You are only required to provide the taxonomic name for the specific rank that you are trying to match and can leave other fields empty. However it is probably more useful to provide a more complete taxonomy! If you do provide higher taxonomic information then it must be congruent with the hierarchy for the focal taxon. For example, specifying Family Anatidae is sufficient to identify waterfowl, but providing Order Carnivora (rather than Order Anseriformes) would result in an error.

Names can be provided in plain text, or alternatively in a commonly used notation, where the rank is indicated by a lower case first letter and the name follows after two underscores (e.g. k__Bacteria for Kingdom Bacteria). Notation of this type should be placed in the correct rank columns, and validation is carried out to check that the rank implied by the notation matches the column rank.

Two special cases are that NCBI outputs typically separate out the components of binomial and trinomial names: for example, they might return g__Escherichia and s__coli. In order to be able to match complete species and subspecies names against the database, you must provide field information for genus, species and subspecies ranks. This information is used to assemble complete names for validation against the NCBI names. Note that if you have already compiled complete names, so that your genus field contains Escherichia and your species field contains Escherichia coli then this will also be accepted, as long as the parts are compatible.

!!! Note

Missing rank entries are completely fine, e.g. leaving out phylum information for
some taxa but providing it for others.

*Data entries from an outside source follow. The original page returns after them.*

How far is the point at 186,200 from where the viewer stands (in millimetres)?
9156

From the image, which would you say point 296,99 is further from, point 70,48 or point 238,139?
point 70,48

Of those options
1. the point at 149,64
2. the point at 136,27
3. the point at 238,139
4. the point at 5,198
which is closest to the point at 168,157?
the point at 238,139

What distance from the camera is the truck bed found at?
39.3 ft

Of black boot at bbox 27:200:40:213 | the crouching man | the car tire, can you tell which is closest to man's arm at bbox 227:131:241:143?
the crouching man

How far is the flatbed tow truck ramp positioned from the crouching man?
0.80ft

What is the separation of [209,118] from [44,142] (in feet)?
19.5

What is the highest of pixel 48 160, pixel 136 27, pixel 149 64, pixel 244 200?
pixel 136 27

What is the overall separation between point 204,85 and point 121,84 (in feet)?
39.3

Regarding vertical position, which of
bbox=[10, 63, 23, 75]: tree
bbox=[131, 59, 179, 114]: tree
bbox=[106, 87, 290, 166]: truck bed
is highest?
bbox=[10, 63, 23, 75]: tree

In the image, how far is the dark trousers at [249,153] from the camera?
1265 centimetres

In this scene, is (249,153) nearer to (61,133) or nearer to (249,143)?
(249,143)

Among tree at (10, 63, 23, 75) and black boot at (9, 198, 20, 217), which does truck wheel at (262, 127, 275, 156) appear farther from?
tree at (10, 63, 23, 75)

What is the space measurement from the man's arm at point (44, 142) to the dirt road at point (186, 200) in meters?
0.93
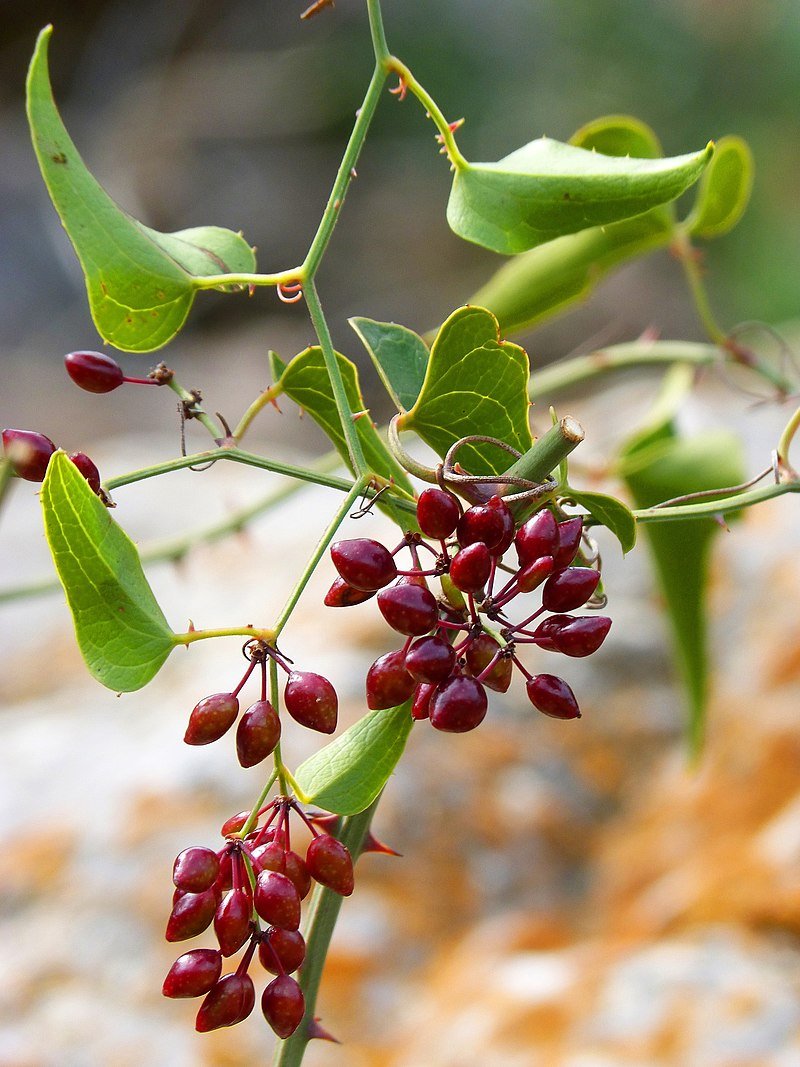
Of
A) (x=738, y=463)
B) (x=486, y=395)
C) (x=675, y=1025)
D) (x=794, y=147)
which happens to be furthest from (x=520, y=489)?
(x=794, y=147)

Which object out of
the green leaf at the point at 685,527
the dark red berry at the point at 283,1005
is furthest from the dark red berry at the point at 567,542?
the green leaf at the point at 685,527

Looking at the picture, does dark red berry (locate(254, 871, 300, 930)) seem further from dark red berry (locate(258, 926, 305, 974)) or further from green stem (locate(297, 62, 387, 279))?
green stem (locate(297, 62, 387, 279))

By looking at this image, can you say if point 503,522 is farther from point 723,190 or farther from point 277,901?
point 723,190

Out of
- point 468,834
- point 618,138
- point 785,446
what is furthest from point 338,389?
point 468,834

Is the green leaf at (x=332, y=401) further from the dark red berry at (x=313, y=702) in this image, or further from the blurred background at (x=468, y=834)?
the blurred background at (x=468, y=834)

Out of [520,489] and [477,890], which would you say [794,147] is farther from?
[520,489]

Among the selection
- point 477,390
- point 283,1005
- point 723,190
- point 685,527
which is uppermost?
point 723,190
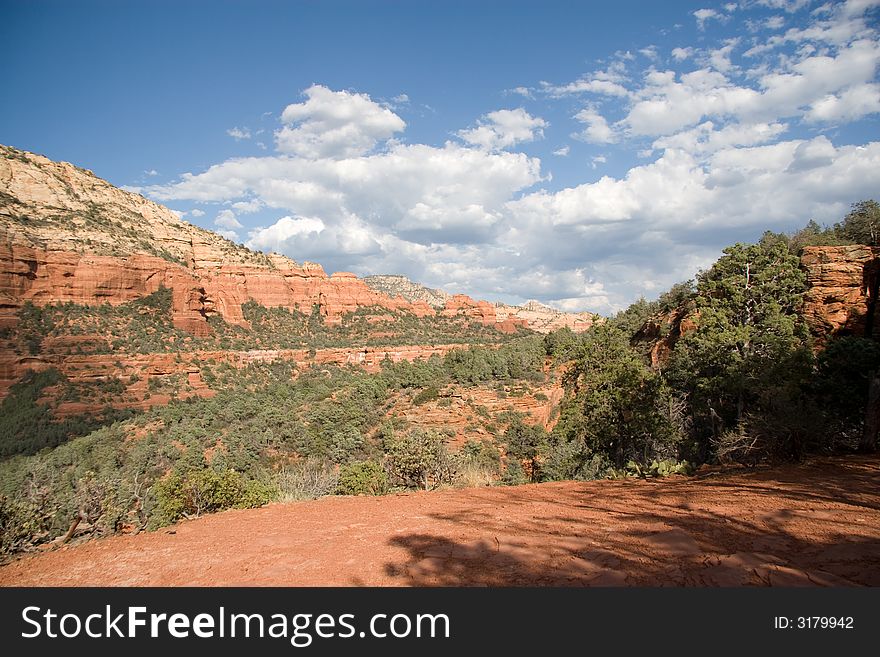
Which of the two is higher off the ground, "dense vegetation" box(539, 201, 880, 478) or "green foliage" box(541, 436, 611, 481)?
"dense vegetation" box(539, 201, 880, 478)

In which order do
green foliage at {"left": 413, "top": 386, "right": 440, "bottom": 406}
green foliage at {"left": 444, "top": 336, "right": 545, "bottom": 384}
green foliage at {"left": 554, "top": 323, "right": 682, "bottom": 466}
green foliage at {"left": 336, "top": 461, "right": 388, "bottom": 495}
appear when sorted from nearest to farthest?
green foliage at {"left": 336, "top": 461, "right": 388, "bottom": 495} → green foliage at {"left": 554, "top": 323, "right": 682, "bottom": 466} → green foliage at {"left": 413, "top": 386, "right": 440, "bottom": 406} → green foliage at {"left": 444, "top": 336, "right": 545, "bottom": 384}

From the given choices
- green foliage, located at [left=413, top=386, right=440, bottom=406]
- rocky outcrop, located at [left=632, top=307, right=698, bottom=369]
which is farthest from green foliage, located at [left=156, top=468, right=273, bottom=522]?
green foliage, located at [left=413, top=386, right=440, bottom=406]

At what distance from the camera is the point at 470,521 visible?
560cm

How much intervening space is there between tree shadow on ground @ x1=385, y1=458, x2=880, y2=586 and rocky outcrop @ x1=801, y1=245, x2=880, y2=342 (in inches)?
557

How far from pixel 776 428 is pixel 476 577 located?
846cm

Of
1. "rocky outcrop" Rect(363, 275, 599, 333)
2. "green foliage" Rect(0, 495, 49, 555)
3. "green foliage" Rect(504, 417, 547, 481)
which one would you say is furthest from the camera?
"rocky outcrop" Rect(363, 275, 599, 333)

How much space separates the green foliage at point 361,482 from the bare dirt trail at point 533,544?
3638 mm

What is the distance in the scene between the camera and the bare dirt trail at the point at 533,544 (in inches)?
148

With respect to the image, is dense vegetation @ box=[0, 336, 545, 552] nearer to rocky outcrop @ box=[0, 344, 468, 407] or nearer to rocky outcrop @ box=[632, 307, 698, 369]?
rocky outcrop @ box=[0, 344, 468, 407]

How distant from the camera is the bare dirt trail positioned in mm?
3750

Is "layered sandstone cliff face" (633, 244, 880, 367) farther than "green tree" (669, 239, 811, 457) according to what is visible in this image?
Yes

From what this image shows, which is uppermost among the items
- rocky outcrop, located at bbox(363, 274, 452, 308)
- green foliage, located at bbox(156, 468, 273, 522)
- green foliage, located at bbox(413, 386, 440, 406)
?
rocky outcrop, located at bbox(363, 274, 452, 308)

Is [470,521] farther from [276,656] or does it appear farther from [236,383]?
[236,383]

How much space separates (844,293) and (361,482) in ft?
66.6
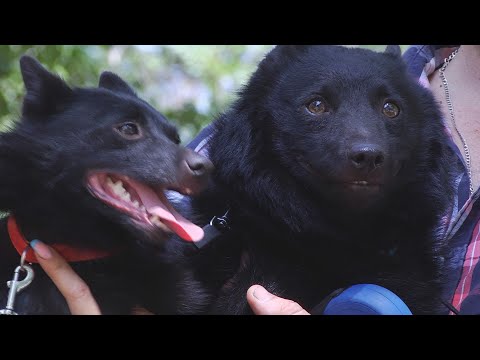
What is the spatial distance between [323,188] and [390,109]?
508 mm

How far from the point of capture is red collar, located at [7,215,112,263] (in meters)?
2.54

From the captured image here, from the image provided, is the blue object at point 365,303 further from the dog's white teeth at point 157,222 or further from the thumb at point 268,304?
the dog's white teeth at point 157,222

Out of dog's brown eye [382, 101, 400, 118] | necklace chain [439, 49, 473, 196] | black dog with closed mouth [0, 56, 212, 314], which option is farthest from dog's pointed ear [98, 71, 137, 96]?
necklace chain [439, 49, 473, 196]

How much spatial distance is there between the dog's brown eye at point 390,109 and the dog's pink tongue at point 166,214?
41.4 inches

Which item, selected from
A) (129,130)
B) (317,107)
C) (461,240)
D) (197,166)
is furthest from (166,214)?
(461,240)

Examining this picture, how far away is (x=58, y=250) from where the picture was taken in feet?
8.45

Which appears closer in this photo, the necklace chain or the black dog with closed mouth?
the black dog with closed mouth

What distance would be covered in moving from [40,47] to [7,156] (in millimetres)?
2307

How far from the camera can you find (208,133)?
3354 mm

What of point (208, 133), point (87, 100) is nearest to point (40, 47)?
point (208, 133)

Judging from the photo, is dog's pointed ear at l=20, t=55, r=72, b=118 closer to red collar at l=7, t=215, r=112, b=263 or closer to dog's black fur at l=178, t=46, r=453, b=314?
red collar at l=7, t=215, r=112, b=263

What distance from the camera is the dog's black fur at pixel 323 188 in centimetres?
281

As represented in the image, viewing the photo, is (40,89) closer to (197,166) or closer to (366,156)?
(197,166)

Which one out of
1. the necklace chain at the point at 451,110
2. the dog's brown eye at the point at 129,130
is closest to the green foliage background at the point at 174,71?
the necklace chain at the point at 451,110
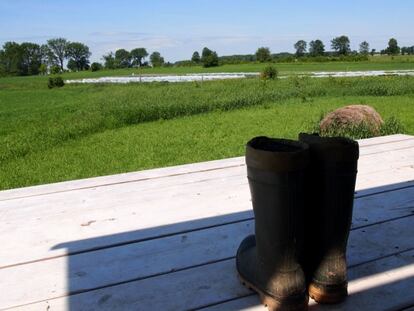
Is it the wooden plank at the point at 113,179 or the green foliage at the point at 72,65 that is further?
the green foliage at the point at 72,65

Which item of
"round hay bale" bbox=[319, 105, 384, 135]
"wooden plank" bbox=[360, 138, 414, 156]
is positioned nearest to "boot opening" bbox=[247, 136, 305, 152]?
"wooden plank" bbox=[360, 138, 414, 156]

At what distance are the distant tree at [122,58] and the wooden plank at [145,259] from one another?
81659 mm

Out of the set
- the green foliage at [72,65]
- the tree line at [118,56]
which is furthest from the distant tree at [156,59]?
the green foliage at [72,65]

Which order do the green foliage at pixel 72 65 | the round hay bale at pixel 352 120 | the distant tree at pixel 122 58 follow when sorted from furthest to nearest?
the green foliage at pixel 72 65, the distant tree at pixel 122 58, the round hay bale at pixel 352 120

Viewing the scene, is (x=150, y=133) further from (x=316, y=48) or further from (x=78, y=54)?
(x=78, y=54)

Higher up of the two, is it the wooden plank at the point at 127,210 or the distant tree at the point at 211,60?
the distant tree at the point at 211,60

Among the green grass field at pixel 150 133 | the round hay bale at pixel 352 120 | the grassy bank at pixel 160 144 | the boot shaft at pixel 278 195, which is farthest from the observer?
the round hay bale at pixel 352 120

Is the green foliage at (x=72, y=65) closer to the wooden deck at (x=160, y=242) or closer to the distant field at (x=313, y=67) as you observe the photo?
the distant field at (x=313, y=67)

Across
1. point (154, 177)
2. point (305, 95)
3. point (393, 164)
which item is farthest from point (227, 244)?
point (305, 95)

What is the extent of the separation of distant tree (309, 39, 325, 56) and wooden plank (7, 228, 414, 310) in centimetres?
7446

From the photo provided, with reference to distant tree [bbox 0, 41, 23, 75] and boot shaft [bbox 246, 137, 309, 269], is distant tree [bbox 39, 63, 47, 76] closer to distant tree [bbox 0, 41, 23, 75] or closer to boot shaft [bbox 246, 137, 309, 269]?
distant tree [bbox 0, 41, 23, 75]

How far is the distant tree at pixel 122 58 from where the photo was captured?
80312 mm

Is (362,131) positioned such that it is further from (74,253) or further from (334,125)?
(74,253)

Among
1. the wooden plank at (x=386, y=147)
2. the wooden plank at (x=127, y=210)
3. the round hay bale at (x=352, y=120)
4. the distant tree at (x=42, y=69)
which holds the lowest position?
the round hay bale at (x=352, y=120)
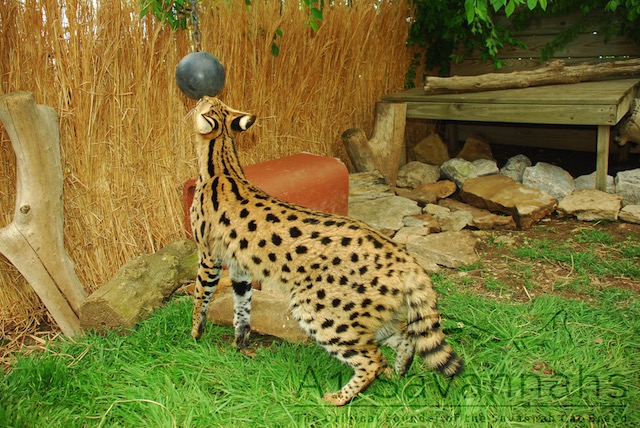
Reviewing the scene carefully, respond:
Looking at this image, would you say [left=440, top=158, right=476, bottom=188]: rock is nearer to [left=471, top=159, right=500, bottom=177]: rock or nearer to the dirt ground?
[left=471, top=159, right=500, bottom=177]: rock

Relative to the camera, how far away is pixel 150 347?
3.53 meters

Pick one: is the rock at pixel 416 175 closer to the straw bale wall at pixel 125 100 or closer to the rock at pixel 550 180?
the rock at pixel 550 180

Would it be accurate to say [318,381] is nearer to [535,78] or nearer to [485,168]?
[485,168]

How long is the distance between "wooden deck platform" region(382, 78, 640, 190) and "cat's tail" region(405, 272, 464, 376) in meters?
3.94

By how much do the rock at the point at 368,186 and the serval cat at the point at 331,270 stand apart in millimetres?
2767

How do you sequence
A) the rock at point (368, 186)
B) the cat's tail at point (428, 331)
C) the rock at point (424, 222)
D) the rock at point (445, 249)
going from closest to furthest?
1. the cat's tail at point (428, 331)
2. the rock at point (445, 249)
3. the rock at point (424, 222)
4. the rock at point (368, 186)

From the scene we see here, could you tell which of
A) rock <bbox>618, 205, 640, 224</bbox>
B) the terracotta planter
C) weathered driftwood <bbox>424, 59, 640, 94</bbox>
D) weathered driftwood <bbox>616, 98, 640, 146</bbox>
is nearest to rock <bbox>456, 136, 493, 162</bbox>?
weathered driftwood <bbox>424, 59, 640, 94</bbox>

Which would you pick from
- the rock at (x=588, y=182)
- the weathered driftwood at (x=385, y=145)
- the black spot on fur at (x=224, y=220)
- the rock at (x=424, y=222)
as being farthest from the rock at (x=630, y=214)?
the black spot on fur at (x=224, y=220)

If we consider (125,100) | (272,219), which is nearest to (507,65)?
(125,100)

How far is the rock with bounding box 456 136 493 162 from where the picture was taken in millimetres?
7430

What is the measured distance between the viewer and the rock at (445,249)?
15.8ft

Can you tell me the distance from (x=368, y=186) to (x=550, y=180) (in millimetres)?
1967

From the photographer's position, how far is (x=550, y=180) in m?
6.20

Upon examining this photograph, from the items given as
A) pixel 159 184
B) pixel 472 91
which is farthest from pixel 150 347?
pixel 472 91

However, sufficient information must be
provided to unambiguously identify each taxon.

Comments and other fields: These fields are obviously optional. If you do have particular notes that you want to make - explaining disagreements with NCBI taxonomy, new species notes and the like - then these can be very useful for future researchers trying to place taxa. Equally if you want to record further information about NCBI taxon rows, you can add additional fields as long as they do not duplicate any of the field names mentioned above.

Common issues

Kingdom or Superkingdom

NCBI defines a taxonomic rank above kingdom, which it terms a superkingdom. Bacteria is defined as a superkingdom as is Eukaryota. Within the NCBI database Bacterial taxa have no kingdom defined, but Eukaryotes generally have kingdom information provided. As such, we allow Bacteria (and Archaea) to be entered as either a superkingdom or a kingdom, but Eukaryota can only be entered as a superkingdom. It is, however, a perfectly valid option to not enter superkingdom information at all and just enter kingdom information for Eukaryotes (e.g. Fungi, Metazoa, etc) and phylum information for Prokaryotes (Bacteria and Archaea).

Non-canon NCBI taxonomy

The NCBI taxonomy database is regularly updated (particularly for microbial taxa). This means that taxa names can become synonymised or superseded. Generally, the current canonical name for taxa can be found based on superseded information and this will generate a warning like this:

? Non-canon name Enterococcus coli at rank species: synonym for Escherichia coli

Then, both the superseded taxa information and the up to date information will be added to the taxon index. If you don't want both to be recorded, simply replace the superseded taxa information with the up to date information.

Non-backbone ranks

We consider backbone ranks to be those of the GBIF backbone (e.g. kingdom, phylum, ..., subspecies) with the addition of superkingdom. It is also fine to include non-backbone ranks such as strain or superorder. However, when the lineage of each taxa is found, only backbone ranks will be included, i.e. non-backbone ranks will only be recorded if they are the least nested taxonomic level for a specific taxon.

My data is not sequencing data, and is hard to convert to NCBI taxonomy

You should record this data using GBIF format on a Taxa worksheet instead.

My data doesn't contain taxa

Fine. You can omit either or both of the GBIFTaxa and NCBITaxa worksheets!